Lubrificantes ou cremes tópicos à base de estrógeno podem ser usados para alívio dos sintomas 
decorrentes da atrofia vaginal. 
Tireopatias 
Anormalidades da função tireoidiana são frequentemente encontradas no pós-parto. A 
taxa estimada de tireoidite pós-parto é de 5 a 10% dos casos. Como fatores predisponentes da 
tireoidite pós-parto, podem ser citados: detecção de anticorpos antitireoglobulina, 
antecedente de tireoidite pós-parto ou doença tireoidiana, diabetes mellitus tipo 1 e outras 
doenças autoimunes. 
Retorno ambulatorial 
O primeiro retorno solicitado deve acontecer entre 7 e 10 dias após o parto. Nesse 
momento, devem ser avaliadas as condições da episiorrafia em relação à deiscência, 
infecções e hematomas. Para as cesáreas, os pontos devem ser retirados e a cicatriz cirúrgica, 
avaliada quanto à presença de sinais sugestivos de infecção ou hematomas de parede. Outro 
retorno de puerpério é agendado para 40 dias após o parto, ocasião em que a paciente 
recebe orientações anticoncepcionais e quanto ao retorno da atividade sexual. Devem ser 
discutidos com a paciente os problemas relacionados a essa nova fase, ressaltando-se questões 
relativas ao humor da puérpera, ao uso de anticoncepcionais, ao retorno à atividade sexual e 
às dificuldades na amamentação, entre outras. Também podem ser discutidos planos para uma 
nova gestação. Ainda não se estabeleceu qual o intervalo ideal entre partos. Estima-se que o 
intervalo de 18 a 23 meses entre partos diminua as taxas de baixo peso de nascimento, de fetos 
pequenos para a idade gestacional e de parto prematuro. Um intervalo entre o término da 
gestação anterior e o início da nova gestação inferior a 6 meses pode predispor a parto 
prematuro na nova gestação. 
8. Entender as políticas públicas de parto humanizados e apoio a gestante. 
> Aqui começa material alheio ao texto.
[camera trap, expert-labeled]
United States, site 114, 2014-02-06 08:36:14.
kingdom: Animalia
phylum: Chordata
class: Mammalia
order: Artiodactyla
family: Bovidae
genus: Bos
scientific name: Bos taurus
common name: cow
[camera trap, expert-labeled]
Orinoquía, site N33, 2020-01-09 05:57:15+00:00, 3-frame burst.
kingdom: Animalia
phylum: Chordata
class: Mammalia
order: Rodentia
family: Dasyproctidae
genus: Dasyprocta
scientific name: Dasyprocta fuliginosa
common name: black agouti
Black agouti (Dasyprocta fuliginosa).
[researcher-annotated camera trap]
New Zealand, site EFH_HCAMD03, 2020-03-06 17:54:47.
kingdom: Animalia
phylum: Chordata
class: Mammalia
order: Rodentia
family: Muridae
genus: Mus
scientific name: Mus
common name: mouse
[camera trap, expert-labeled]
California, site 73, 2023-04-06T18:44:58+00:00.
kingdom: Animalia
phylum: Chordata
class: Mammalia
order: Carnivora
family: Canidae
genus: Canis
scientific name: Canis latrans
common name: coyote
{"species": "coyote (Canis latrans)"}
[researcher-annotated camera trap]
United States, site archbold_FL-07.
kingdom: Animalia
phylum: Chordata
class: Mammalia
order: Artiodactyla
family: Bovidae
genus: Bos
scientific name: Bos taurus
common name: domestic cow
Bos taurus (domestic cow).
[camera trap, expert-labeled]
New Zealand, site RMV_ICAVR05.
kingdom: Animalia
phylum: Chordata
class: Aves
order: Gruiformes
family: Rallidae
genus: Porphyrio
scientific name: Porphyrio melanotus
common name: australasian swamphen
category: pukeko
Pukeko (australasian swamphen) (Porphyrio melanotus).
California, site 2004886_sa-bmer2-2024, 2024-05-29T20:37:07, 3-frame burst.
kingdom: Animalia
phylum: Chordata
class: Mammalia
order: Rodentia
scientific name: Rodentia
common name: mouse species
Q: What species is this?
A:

A Saúde Materno-Infantil no período de 1974 a 1978 a partir do Programa Nacional de 
Saúde Materno-Infantil (PNSMI) tinha o compromisso com as demandas relativas à gravidez e 
ao parto, mas traduzia uma visão restrita da mulher, limitada à dimensão biológica e ao papel 
social de mãe e dona do lar, objeto de reprodução. Os programas se caracterizavam pela 
verticalidade e falta de integração com outros programas e ações governamentais. As metas 
eram definidas pelo nível central, sem qualquer avaliação das necessidades de saúde das 
populações locais, cumprindo um papel normativo e prescritivo, cujo resultado foi a 
fragmentação da assistência. As mulheres organizadas reivindicaram, portanto, sua condição 
de sujeitos de direito, com necessidades que extrapolam o momento da gestação e parto, 
demandando ações que lhes proporcionassem a melhoria das condições de saúde em todos 
os ciclos da vida, ações que contemplassem as particularidades dos diferentes grupos 
populacionais, considerando as condições sociais, econômicas, culturais e afetivas, necessárias 
para atendimento integral à saúde das mulheres. 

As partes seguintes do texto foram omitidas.